TANNERY EFFLUENTS USING FUNGI

5.1 INTRODUCTION

Traditional methods for the clean up of pollutants usually involve the

removal of unwanted materials through sedimentation and filtration, and

subsequent chemical treatments such as flocculation, neutralization and electro-

dialysis before disposal. These processes may not guarantee adequate treatment

of the effluent. Moreover, they are often laborious and expensive, considering

the volume of wastes released during the industrial production process. The past

two decades have seen a tremendous upsurge in the search for cost-effective and

environmentally sound alternatives to the conventional methods for dealing with

wastes.

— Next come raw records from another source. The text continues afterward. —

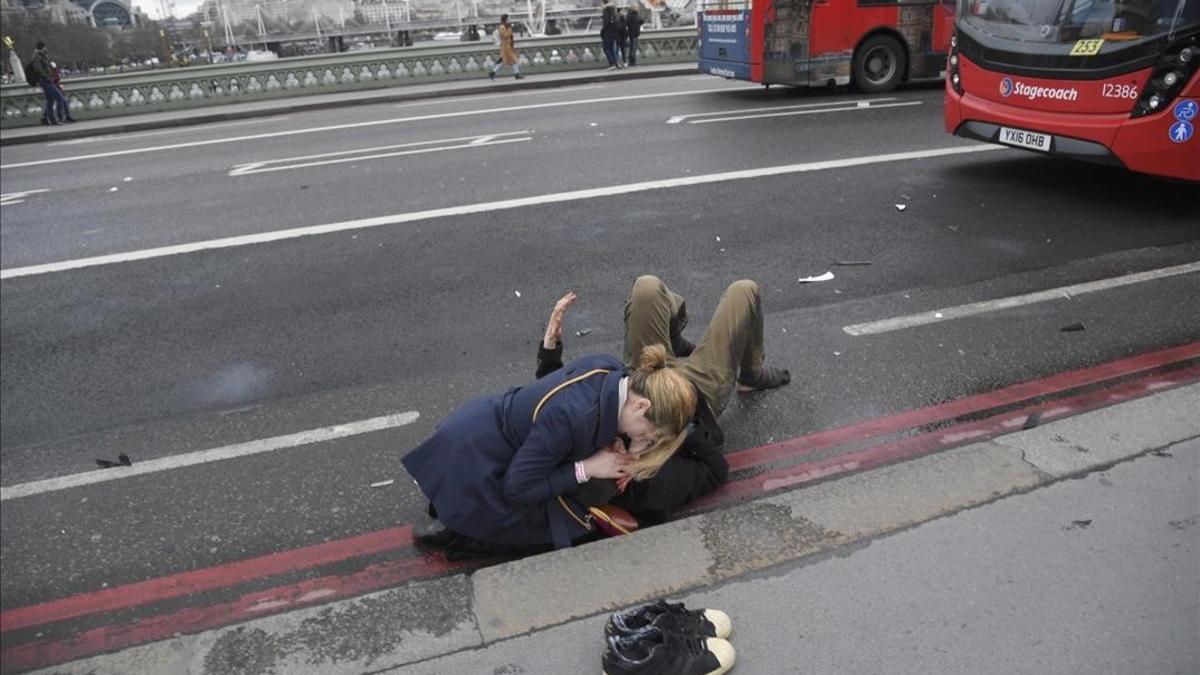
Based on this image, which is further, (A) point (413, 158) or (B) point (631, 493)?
(A) point (413, 158)

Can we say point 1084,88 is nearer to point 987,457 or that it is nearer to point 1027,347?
point 1027,347

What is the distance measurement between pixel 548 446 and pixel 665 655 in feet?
2.80

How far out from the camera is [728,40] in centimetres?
1415

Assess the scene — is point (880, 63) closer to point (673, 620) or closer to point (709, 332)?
point (709, 332)

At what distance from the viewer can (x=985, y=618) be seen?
262cm

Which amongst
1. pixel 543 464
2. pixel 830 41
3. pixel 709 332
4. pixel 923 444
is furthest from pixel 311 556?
pixel 830 41

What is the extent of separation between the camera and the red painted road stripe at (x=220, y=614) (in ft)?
9.87

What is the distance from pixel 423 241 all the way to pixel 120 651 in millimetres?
4861

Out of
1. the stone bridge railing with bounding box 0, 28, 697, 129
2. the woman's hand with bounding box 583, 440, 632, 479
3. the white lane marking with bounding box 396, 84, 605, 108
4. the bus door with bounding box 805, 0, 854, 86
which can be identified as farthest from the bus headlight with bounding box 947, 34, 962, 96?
the stone bridge railing with bounding box 0, 28, 697, 129

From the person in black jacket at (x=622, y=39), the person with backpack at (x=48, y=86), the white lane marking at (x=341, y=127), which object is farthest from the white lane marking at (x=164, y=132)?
the person in black jacket at (x=622, y=39)

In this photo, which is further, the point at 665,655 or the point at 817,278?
the point at 817,278

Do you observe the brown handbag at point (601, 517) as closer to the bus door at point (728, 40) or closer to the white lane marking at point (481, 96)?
the bus door at point (728, 40)

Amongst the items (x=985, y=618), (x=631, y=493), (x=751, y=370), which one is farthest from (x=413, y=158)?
(x=985, y=618)

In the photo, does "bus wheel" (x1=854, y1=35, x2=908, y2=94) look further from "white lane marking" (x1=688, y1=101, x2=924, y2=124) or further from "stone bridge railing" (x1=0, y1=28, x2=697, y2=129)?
"stone bridge railing" (x1=0, y1=28, x2=697, y2=129)
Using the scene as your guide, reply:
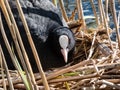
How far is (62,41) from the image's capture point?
3.54m

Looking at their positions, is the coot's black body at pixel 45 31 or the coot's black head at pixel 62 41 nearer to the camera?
the coot's black body at pixel 45 31

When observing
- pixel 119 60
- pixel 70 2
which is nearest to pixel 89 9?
pixel 70 2

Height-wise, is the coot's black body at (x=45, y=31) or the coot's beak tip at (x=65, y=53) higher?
the coot's black body at (x=45, y=31)

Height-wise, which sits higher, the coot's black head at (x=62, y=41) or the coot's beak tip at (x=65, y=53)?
the coot's black head at (x=62, y=41)

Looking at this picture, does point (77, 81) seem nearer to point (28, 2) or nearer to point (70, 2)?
point (28, 2)

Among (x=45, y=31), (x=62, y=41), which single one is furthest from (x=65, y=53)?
(x=45, y=31)

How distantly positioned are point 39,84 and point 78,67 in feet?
1.00

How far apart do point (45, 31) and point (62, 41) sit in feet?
0.56

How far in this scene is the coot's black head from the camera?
11.6 feet

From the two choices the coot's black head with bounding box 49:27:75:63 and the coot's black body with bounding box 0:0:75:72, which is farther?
the coot's black head with bounding box 49:27:75:63

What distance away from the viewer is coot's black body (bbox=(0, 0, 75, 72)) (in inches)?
134

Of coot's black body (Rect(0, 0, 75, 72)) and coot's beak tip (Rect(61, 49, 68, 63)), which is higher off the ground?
coot's black body (Rect(0, 0, 75, 72))

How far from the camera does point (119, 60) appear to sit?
9.57 ft

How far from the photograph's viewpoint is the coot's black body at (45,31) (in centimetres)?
341
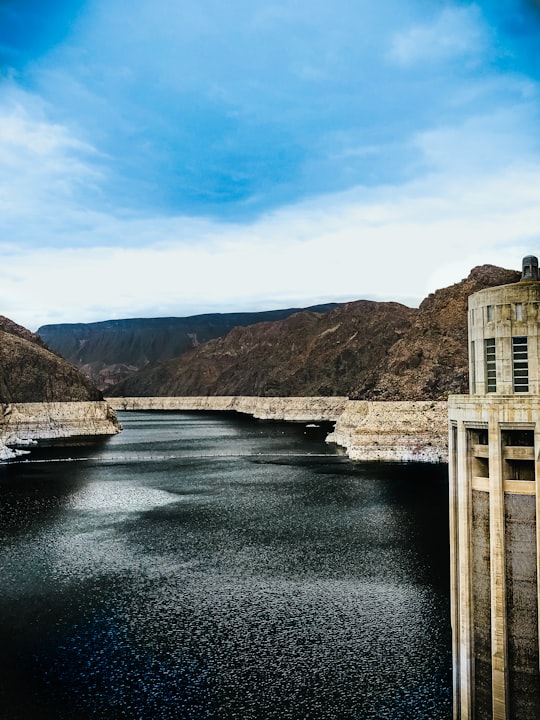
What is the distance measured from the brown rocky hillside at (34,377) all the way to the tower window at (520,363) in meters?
138

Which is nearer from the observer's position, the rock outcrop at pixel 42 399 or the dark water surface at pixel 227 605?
the dark water surface at pixel 227 605

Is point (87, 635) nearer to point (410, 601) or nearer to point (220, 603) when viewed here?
point (220, 603)

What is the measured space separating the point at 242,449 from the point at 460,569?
345 feet

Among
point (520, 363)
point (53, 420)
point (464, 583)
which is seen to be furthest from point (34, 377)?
point (520, 363)

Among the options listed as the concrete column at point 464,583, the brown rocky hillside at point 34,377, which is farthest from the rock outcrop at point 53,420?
the concrete column at point 464,583

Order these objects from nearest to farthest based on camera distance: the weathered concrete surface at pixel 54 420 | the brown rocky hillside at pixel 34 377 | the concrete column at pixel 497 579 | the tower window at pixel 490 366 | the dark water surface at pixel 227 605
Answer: the concrete column at pixel 497 579 < the tower window at pixel 490 366 < the dark water surface at pixel 227 605 < the weathered concrete surface at pixel 54 420 < the brown rocky hillside at pixel 34 377

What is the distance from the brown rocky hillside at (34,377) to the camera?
148m

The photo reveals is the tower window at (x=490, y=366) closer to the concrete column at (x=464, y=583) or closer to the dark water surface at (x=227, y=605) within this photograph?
the concrete column at (x=464, y=583)

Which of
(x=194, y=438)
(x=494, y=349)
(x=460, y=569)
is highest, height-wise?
(x=494, y=349)

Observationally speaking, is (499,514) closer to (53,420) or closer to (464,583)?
(464,583)

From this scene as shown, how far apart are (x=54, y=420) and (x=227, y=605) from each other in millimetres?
125030

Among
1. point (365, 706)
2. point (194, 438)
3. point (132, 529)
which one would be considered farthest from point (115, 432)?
point (365, 706)

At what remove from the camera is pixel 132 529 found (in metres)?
51.5

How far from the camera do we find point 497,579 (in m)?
17.1
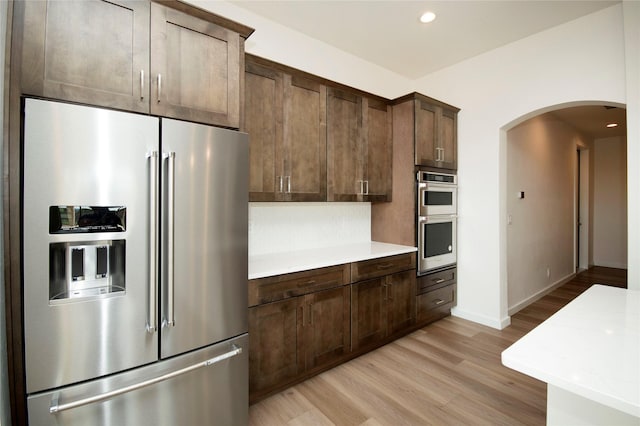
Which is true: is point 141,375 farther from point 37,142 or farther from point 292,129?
point 292,129

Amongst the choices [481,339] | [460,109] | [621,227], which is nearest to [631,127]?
[460,109]

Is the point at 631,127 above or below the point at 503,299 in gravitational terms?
above

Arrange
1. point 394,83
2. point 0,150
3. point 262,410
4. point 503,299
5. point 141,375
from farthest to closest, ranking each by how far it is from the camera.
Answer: point 394,83, point 503,299, point 262,410, point 141,375, point 0,150

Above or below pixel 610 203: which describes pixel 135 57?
above

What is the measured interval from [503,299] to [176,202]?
345 centimetres

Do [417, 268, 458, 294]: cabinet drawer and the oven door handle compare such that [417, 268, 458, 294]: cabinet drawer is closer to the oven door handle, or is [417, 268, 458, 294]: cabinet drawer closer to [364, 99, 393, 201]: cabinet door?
the oven door handle

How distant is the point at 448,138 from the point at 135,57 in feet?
10.2

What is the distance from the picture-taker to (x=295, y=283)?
2209 millimetres

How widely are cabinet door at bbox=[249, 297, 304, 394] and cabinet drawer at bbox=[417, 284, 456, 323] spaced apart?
5.12 feet

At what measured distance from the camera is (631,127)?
7.36ft

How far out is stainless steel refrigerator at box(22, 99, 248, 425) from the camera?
1230 millimetres

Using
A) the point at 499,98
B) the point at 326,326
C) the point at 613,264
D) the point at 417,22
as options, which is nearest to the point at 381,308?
the point at 326,326

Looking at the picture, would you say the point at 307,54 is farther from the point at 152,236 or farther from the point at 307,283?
the point at 152,236

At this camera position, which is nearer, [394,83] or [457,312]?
[457,312]
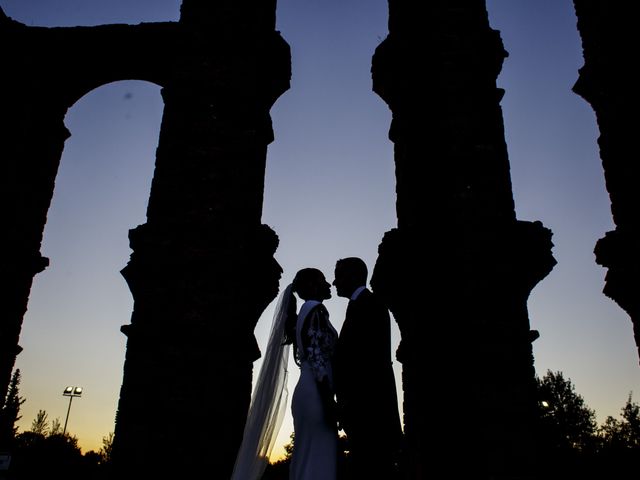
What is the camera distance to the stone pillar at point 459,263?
6.16 metres

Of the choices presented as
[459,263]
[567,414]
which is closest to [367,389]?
[459,263]

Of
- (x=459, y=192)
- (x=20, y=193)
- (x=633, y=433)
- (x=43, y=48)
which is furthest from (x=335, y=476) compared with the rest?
(x=633, y=433)

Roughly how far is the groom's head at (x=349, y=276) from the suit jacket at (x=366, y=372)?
145 millimetres

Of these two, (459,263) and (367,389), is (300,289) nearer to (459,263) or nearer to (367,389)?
(367,389)

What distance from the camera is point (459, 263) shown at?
679cm

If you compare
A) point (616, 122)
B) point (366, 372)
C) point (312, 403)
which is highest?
point (616, 122)

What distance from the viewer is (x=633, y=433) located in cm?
4450

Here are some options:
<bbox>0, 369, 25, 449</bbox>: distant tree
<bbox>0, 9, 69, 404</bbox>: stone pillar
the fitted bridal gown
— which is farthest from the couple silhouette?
<bbox>0, 369, 25, 449</bbox>: distant tree

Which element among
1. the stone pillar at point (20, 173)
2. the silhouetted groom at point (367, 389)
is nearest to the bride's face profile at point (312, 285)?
the silhouetted groom at point (367, 389)

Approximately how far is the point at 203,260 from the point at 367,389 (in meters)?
4.14

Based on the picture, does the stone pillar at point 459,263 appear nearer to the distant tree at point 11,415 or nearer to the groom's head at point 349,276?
the groom's head at point 349,276

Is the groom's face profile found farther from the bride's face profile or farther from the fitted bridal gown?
the fitted bridal gown

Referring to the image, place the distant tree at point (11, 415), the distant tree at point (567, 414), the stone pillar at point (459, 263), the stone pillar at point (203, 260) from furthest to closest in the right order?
the distant tree at point (567, 414)
the distant tree at point (11, 415)
the stone pillar at point (203, 260)
the stone pillar at point (459, 263)

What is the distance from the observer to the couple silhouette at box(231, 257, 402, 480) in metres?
3.47
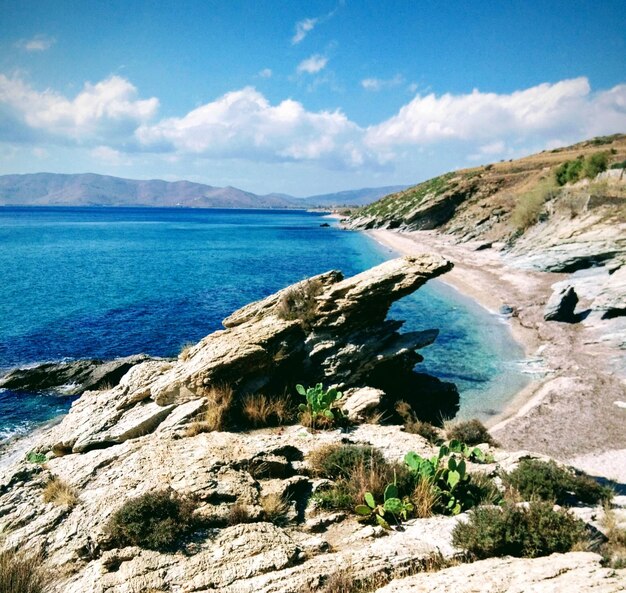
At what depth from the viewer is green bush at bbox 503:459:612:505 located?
8.62 metres

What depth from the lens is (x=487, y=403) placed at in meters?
20.1

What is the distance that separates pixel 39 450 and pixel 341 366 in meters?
10.6

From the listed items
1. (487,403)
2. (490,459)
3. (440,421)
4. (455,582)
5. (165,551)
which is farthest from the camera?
(487,403)

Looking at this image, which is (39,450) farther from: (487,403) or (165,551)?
(487,403)

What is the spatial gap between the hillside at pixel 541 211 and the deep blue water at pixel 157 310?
484 inches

The technologies that have emerged as most promising are those that

closely mimic the time tested, natural system that have restored environments to

their original status following undesirable perturbations. In fact the self-restoring

process in nature is what has actually given birth to the concept that the self-

cleansing ability of nature is infinite.

Many conventional processes are carried out to treat wastewater from

tannery industry such as biological process (Farabegoli et al., 2004), oxidation

process (Dogruel et al., 2004), and chemical process (Song et al., 2004).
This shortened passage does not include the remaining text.